Directions: Please pull out and copy each line of the material below that contains the string "path".

Stored records:
## BEGIN

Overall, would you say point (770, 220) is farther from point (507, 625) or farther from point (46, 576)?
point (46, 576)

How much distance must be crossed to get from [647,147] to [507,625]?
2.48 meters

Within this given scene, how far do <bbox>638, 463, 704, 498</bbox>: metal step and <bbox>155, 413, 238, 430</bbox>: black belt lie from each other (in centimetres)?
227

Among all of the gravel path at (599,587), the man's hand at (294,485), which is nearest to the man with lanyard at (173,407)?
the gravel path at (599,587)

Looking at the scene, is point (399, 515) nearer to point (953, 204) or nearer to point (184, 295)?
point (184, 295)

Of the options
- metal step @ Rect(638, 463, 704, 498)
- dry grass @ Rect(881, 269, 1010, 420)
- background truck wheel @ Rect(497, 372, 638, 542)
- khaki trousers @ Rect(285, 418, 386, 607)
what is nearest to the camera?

## END
## BEGIN

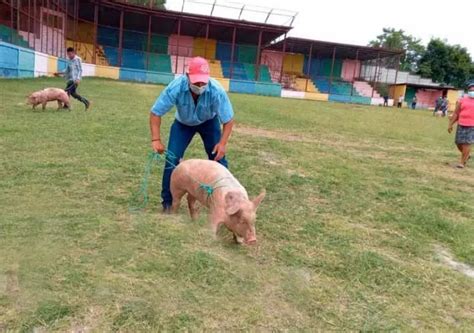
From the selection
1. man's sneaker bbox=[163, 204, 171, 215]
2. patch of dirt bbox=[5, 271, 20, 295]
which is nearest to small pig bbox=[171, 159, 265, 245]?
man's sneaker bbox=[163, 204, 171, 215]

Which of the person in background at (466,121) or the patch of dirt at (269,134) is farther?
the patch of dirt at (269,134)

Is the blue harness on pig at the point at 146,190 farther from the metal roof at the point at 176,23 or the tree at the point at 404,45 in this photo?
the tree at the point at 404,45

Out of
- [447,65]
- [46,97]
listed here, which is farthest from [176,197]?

## END

Full output:
Among all of the gravel path at (599,587), the man's hand at (294,485), which is nearest to the man with lanyard at (173,407)?
the gravel path at (599,587)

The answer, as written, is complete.